2. Colorado State: David Roddy‘s departure is massive as CSU says goodbye to one of the most productive players in the sport. The cupboard is far from empty for Niko Medved’s staff, though. Senior Isaiah Stevens is the league’s top floor leader and John Tonje should be a key contributor after finishing in double figures 12 times last season. Transfers Josiah Strong (11.5 ppg at Illinois State) and D-II’s No. 10 overall scorer Patrick Cartier provide scoring pop.
1. San Diego State: SDSU has the makings of a top-15 team if everything clicks thanks to the return of Matt Bradley and Nathan Mensah. The Aztecs were No. 2 nationally in defensive efficiency last season and welcome in all-league defenders in transfers Darrion Trammell (Seattle U) and Micah Parrish (Oakland) who will help on both ends. Forward Jaedon LeDee, who sat out last season after transferring from TCU, has received a ton of praise. Improved shooting from the returning core will be the difference.

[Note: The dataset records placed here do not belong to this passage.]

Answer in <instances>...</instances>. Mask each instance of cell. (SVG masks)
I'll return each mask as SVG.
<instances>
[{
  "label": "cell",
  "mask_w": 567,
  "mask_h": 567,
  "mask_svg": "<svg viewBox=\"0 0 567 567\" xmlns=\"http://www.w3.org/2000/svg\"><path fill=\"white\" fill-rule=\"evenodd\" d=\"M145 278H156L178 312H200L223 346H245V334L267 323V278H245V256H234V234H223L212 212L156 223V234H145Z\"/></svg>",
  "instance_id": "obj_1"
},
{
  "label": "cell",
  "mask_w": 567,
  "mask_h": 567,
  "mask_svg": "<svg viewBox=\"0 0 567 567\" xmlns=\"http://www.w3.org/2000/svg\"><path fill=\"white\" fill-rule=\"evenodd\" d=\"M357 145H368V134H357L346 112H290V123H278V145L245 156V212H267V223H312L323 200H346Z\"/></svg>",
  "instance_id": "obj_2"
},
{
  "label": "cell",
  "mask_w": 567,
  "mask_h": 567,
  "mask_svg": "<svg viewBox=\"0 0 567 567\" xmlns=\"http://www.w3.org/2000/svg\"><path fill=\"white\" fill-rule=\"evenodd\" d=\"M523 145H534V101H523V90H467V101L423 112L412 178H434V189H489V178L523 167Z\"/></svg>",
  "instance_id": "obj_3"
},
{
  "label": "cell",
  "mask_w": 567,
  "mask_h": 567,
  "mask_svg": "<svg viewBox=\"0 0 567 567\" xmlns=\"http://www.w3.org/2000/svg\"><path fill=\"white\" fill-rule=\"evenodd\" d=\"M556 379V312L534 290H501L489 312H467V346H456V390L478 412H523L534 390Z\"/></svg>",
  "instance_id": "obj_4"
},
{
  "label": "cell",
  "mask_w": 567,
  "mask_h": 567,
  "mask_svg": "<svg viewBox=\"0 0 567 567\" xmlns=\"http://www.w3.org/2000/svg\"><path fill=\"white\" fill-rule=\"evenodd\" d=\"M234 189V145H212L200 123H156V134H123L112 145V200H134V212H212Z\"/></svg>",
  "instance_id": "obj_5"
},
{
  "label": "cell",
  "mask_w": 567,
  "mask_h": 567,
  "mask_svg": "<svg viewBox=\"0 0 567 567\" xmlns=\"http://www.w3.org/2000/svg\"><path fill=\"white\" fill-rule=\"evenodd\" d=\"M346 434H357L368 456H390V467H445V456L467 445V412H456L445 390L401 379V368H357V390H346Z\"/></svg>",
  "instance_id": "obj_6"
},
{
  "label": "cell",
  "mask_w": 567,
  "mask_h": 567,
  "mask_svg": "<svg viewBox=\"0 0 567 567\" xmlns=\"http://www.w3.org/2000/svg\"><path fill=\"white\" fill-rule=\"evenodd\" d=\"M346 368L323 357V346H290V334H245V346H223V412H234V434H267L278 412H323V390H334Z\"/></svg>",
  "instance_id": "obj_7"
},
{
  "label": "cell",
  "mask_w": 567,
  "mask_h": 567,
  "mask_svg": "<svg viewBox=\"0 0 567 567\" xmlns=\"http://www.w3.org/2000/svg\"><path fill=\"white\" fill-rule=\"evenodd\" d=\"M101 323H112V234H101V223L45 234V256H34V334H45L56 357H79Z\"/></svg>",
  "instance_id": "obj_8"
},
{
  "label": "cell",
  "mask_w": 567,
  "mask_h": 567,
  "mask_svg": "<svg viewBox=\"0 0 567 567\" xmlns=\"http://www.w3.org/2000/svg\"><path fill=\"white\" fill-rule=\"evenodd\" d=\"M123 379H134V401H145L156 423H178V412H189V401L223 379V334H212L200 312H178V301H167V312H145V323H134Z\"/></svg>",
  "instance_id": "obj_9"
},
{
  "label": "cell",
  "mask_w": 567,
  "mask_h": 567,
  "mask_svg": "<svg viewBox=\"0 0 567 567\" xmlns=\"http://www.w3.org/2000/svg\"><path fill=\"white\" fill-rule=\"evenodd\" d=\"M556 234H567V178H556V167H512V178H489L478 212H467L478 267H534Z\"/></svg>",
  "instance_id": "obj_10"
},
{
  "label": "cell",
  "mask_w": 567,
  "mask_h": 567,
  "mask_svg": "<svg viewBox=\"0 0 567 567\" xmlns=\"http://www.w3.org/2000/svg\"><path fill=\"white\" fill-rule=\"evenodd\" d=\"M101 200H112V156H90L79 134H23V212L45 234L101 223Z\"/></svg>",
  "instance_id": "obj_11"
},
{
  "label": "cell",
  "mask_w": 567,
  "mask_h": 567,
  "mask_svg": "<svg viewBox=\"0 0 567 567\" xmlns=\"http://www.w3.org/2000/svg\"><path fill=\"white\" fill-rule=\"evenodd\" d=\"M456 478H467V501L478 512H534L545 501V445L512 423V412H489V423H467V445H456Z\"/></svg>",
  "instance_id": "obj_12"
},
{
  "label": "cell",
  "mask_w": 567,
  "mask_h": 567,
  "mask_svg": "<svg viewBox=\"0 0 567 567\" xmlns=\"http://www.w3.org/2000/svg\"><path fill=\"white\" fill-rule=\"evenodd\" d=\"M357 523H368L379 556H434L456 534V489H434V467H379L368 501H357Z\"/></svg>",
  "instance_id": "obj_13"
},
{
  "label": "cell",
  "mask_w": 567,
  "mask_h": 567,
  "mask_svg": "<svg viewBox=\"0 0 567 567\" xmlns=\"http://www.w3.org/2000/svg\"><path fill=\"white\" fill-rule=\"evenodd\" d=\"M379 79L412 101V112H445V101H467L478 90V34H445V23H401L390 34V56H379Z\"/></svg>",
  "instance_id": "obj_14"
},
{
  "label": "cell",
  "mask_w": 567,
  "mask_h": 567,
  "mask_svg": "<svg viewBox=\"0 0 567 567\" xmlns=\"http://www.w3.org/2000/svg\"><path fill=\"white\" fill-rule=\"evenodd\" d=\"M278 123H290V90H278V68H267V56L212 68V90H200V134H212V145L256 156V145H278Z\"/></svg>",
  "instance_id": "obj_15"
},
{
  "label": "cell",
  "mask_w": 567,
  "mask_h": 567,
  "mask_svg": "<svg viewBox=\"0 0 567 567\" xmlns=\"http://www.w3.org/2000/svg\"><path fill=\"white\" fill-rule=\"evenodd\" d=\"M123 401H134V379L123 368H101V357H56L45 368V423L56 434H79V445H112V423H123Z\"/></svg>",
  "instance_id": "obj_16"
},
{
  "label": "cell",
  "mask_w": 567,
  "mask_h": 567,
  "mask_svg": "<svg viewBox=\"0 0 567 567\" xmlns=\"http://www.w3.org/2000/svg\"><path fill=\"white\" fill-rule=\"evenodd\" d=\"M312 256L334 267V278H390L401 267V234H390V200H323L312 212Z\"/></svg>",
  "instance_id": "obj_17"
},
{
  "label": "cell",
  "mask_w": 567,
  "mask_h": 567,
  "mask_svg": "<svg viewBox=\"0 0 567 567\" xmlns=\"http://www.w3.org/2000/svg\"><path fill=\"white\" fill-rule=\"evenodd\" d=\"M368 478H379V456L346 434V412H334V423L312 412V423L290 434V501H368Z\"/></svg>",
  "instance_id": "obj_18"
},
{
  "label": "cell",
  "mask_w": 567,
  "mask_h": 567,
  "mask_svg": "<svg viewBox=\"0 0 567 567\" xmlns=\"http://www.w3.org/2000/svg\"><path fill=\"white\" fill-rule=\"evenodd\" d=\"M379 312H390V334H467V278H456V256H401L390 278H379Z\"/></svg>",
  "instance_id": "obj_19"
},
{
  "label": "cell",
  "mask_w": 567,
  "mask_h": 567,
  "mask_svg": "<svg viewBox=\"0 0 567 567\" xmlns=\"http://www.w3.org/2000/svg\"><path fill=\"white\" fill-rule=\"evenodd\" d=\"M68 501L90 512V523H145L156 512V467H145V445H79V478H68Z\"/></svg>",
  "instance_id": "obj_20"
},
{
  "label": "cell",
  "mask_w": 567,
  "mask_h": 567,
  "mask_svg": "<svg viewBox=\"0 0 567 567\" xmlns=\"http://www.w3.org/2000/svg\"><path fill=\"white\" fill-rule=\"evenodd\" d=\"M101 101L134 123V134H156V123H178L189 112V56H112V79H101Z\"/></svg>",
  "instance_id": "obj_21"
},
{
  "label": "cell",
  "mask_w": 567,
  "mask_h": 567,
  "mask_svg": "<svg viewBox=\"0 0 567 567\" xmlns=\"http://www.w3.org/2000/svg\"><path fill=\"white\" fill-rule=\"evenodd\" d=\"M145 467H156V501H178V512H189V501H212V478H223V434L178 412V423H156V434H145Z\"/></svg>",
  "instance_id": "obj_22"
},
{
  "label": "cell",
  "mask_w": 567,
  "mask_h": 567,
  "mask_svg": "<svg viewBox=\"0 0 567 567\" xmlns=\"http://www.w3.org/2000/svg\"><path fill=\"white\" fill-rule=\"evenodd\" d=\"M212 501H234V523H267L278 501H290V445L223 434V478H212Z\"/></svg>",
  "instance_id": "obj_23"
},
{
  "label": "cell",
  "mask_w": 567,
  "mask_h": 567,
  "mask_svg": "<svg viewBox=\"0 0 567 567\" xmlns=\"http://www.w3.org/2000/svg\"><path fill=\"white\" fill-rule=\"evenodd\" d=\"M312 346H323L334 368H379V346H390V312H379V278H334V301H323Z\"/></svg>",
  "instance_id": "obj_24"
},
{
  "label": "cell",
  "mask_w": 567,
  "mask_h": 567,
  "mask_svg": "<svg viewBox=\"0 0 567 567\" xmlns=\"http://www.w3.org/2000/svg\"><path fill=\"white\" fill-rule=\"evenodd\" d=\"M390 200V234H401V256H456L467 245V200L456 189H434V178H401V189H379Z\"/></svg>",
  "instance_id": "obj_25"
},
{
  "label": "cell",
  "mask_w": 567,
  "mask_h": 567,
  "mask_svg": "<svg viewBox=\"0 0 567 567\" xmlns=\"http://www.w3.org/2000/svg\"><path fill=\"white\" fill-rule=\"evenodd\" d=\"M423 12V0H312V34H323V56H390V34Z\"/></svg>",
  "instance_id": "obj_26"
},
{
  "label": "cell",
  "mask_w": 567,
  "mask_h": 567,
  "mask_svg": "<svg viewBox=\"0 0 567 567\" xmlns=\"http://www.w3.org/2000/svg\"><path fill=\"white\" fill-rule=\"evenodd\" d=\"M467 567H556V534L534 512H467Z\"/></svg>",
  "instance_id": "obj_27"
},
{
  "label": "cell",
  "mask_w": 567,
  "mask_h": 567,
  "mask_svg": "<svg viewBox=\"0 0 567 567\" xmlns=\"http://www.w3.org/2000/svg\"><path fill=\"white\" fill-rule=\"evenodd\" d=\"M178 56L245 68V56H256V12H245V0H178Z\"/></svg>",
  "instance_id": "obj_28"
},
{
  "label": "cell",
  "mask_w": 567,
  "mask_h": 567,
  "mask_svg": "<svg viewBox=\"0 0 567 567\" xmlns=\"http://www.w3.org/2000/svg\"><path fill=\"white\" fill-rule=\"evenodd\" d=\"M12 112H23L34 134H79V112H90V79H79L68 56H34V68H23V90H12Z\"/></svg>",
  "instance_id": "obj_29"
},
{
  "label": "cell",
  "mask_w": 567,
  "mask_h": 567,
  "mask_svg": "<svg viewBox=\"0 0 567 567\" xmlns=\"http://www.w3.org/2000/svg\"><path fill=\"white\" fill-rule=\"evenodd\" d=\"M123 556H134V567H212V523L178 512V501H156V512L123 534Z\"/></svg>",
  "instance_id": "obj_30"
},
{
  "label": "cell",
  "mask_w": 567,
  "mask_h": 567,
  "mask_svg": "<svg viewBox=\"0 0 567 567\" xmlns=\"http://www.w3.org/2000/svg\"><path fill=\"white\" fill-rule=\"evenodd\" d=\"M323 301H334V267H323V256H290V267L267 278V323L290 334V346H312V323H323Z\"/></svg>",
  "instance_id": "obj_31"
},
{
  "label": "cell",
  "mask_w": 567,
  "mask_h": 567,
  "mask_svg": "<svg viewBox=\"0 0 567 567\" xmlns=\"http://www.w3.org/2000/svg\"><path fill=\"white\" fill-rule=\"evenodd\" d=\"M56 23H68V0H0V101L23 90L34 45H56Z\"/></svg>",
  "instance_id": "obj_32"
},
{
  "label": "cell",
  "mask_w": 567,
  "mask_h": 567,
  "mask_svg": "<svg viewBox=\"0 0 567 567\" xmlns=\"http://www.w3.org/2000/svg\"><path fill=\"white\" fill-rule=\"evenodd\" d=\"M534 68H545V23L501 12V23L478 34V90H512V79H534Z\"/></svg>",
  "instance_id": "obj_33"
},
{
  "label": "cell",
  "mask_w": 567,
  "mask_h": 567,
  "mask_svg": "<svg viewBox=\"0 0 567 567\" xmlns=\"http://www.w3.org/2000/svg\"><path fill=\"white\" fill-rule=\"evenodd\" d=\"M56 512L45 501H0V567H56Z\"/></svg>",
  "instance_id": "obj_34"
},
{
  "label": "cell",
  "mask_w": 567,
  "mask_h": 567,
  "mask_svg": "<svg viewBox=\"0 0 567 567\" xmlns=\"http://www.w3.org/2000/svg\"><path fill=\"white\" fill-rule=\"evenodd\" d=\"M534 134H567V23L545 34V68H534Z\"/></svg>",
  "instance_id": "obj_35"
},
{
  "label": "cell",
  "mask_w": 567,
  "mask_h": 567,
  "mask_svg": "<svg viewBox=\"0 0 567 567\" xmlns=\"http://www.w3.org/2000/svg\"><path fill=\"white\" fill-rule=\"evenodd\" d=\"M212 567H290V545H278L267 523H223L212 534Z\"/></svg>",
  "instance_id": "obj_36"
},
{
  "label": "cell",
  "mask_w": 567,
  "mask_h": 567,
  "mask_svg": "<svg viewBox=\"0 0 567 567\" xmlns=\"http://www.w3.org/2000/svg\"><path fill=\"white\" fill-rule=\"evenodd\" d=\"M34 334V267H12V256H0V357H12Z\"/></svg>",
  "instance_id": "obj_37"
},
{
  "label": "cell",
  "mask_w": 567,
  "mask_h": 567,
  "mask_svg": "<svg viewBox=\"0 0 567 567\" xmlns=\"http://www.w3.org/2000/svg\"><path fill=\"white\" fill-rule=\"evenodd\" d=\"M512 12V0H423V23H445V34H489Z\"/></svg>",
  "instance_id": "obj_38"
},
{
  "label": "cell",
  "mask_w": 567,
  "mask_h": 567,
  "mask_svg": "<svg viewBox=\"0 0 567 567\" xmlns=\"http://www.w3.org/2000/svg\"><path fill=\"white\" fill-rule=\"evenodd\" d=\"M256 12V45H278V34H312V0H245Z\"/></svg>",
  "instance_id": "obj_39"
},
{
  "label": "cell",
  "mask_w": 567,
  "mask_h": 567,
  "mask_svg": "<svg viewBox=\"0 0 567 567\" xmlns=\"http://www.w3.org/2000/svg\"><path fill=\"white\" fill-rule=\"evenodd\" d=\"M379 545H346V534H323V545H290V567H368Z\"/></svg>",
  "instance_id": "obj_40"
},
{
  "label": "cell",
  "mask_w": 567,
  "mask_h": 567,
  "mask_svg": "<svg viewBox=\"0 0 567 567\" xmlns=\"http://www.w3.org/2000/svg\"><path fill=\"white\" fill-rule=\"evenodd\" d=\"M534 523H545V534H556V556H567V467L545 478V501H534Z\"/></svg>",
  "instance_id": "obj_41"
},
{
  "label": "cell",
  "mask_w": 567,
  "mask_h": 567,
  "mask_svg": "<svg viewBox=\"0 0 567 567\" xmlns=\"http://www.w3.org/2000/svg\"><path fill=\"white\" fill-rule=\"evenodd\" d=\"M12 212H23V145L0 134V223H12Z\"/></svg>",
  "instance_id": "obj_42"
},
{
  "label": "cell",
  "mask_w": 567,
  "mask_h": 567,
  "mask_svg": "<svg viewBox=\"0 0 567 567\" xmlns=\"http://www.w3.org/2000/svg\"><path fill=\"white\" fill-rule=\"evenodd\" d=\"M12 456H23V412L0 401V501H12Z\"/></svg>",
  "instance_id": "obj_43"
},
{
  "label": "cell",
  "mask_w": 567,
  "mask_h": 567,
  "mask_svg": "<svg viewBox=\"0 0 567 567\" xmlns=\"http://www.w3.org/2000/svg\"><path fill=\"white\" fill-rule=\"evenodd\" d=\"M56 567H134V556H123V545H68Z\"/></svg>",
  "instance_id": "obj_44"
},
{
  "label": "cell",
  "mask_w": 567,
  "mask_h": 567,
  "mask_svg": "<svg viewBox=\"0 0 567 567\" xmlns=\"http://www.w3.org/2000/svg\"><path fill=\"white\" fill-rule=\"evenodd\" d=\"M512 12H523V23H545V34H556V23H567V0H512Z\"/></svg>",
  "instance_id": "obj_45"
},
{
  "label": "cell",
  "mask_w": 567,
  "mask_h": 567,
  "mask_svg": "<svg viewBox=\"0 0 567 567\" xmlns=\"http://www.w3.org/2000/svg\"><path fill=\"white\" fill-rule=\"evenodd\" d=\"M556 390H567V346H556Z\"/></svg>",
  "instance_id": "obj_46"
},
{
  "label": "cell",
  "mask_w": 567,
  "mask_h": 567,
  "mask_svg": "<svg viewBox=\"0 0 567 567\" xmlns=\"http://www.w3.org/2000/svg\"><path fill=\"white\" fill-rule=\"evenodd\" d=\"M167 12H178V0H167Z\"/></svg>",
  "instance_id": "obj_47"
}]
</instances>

New Mexico: Continuity is a rarity in this era of college basketball, making New Mexico — a program with no shortage of recent pro/transfer departures — a trendy sleeper choice with its returning nucleus. Richard Pitino transformed the UNM offense in Year 1, jumping over 200 spots nationally in offensive efficiency. The infusion of Jaelen House and Jamal Mashburn — combining for 35.1 points per game and a 1.20 assist/turnover ratio — brought playmaking and shot creation to the up-tempo attack. If Morris Udeze (Wichita State) and Josiah Allick (Kansas City) can help shore up the physicality of the frontcourt, UNM has the makings of a dangerous out come March.
Breakout player to watch
Steven Ashworth, Utah State: The 6-1 Aggie guard is already one of the more efficient offensive players in the conference. He closed his sophomore season with a 20-point outing against Oregon, pocketing six 3-pointers and dishing out five assists. Ashworth is the team’s leading returning scorer and his ability to hit from deep (62 made 3-pointers; .392 3P%) will keep defenses honest. He’s probably best suited to be prominently displayed off-ball next to Rylan Jones as a consistent perimeter threat who also displays lead-guard abilities.
Joseph Hunter, Fresno State: The 6-5 combo guard is a Fresno native who chose the Bulldogs over a bevy of high-major offers, including Illinois, Arkansas, USC and others. He’s a top-100 recruit, bringing versatility and size to the backcourt. Expect Hunter to be an immediate impact in the Mountain West as a potential sixth man.
Best transfer addition
Darrion Trammell, San Diego State: A West Coast transfer point guard who plays with quickness, defends, and can score at all three levels? Sounds awfully familiar for the SDSU program (looking at you, Malachi Flynn, Devin Watson and Xavier Thames). Trammell is a shifty guard who makes the right reads in pick-and-roll situations by pulling up, driving or finding the open man.
Player of the Year prediction
Hunter Maldonado, Wyoming: There is no shortage of Player of the Year candidates heading into the 2022-23 season. SDSU’s Matt Bradley is a smart choice though his usage (fortunately) probably won’t be as high this season with an improved supporting cast. CSU’s Isaiah Stevens will take on a bigger role without sidekick David Roddy, Boise State’s Tyson Degenhart should have a huge season, and then there’s Wyoming’s Hunter Maldonado/Graham Ike duo. We’re leaning towards Maldonado, who offers the most versatility and creation abilities in the conference. The 6-7 floor leader was the only player in college hoops last season who tallied 18 points, 6 assists and 5 rebounds per game.